Closed wolfv closed 11 months ago
I think that would be very useful, it will reduce the complexity to parse those yaml comments that are a pain. But I also think that if we could move to use toml files instead of yaml mixed with jinja2 would be way better but that is another history 😬
How would TOML files work? Wouldn't we still need some Jinja here and there?
The good thing about the pure YAML format is that we can translate it to either the next evolution of the YAML format or a TOML based format quite easily.
In fact, someone has already added TOML support (more specifically recipe embedding inside a pyproject.toml file in boa
- precisely because it is possible).
How would TOML files work? Wouldn't we still need some Jinja here and there?
The good thing about the pure YAML format is that we can translate it to either the next evolution of the YAML format or a TOML based format quite easily.
In fact, someone has already added TOML support (more specifically recipe embedding inside a pyproject.toml file in
boa
- precisely because it is possible).
regarding toml files I was thinking preprocess it and postprocess it if necessary something like poetry but on steroids, 😆 like
[requirements.host]
pytest = {version=">=5.0.0,<6.0.0", platform=["linux", "osx"], preprocess="func_to_preprocess", postprocess="func_to_postprocess"}
if it needs preprocessing it could call some predefined functions to do some magic that we might need
if we need variables to be used inside it can use
[env.variables]
my_var="abc"
[package]
name="${my_var}"
and it can inject it and expand when processing the recipe, if I am not mistaken there is a crate that does these kinda of env var expansion.
but as I mentioned, that is another whole history 😄
What you have proposed I think would improve and simplify a lot of parsing and when we need to pragmatically create the recipes. But I wish to get ride of all the jinja, because they are also a pain sometimes 😆 , however, I also understand that would be very difficult to remove them
One thing that also came to mind as I was reading the CEP was what the "migration strategy" would be for existing recipes. You mention this a little in the "short comings" section, but maybe it's worth it to have its own section.
Unfortunately, migration will be a PITA because it will most likely involve manually updating recipes (will it?), but maybe there's a tool we could write that could handle translating 90% of the of existing recipes (I'm thinking like a Python 2 to 3 migration tool).

• [RECORDS PROVIDED]:
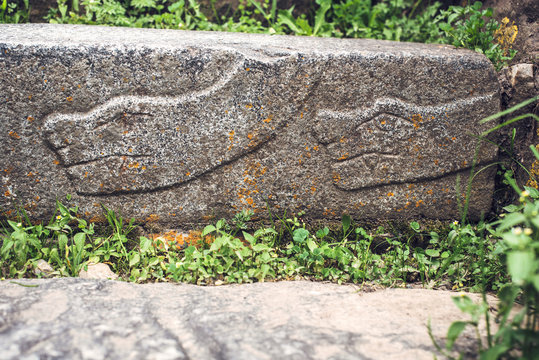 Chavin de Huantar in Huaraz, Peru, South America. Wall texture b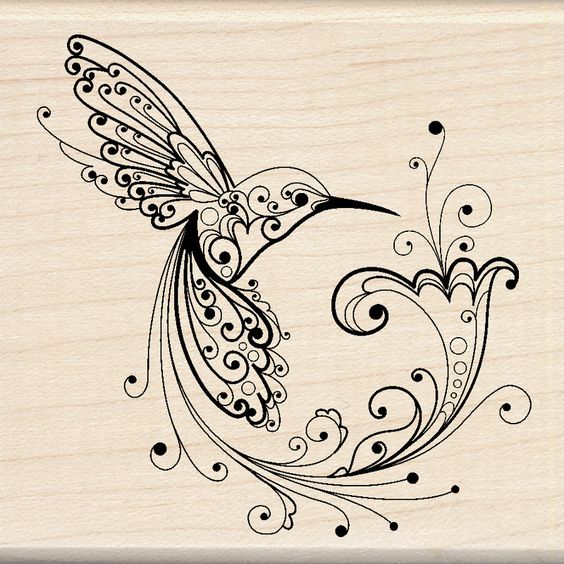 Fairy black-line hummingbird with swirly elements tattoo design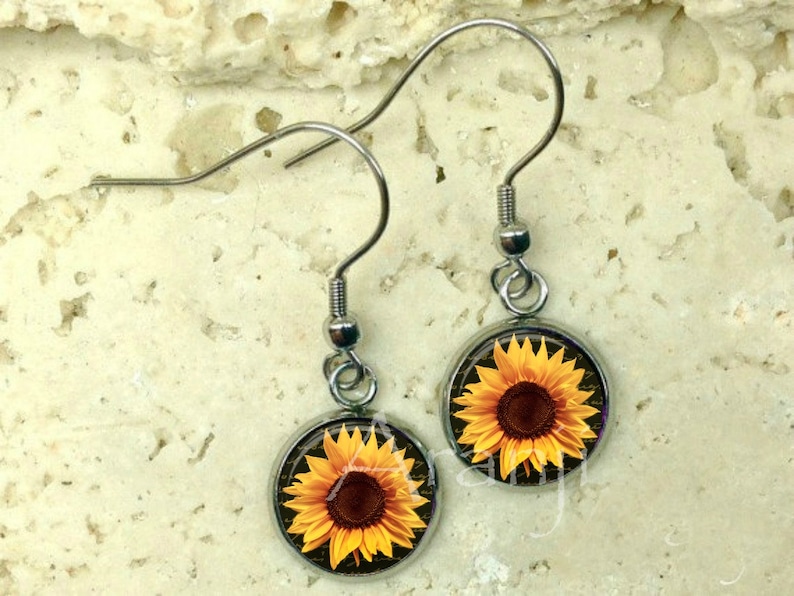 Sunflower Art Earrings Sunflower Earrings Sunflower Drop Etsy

---

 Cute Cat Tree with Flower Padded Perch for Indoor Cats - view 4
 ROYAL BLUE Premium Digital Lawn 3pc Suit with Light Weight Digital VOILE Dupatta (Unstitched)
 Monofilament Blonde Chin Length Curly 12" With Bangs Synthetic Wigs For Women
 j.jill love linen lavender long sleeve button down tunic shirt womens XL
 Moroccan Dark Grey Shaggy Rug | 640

• [ACTIVITY]:
In the thread on recipe file formats, what TOML support has someone already added, and in which tool?

• [EXPECTED ANSWER]:
Recipe embedding inside a pyproject.toml file, in boa.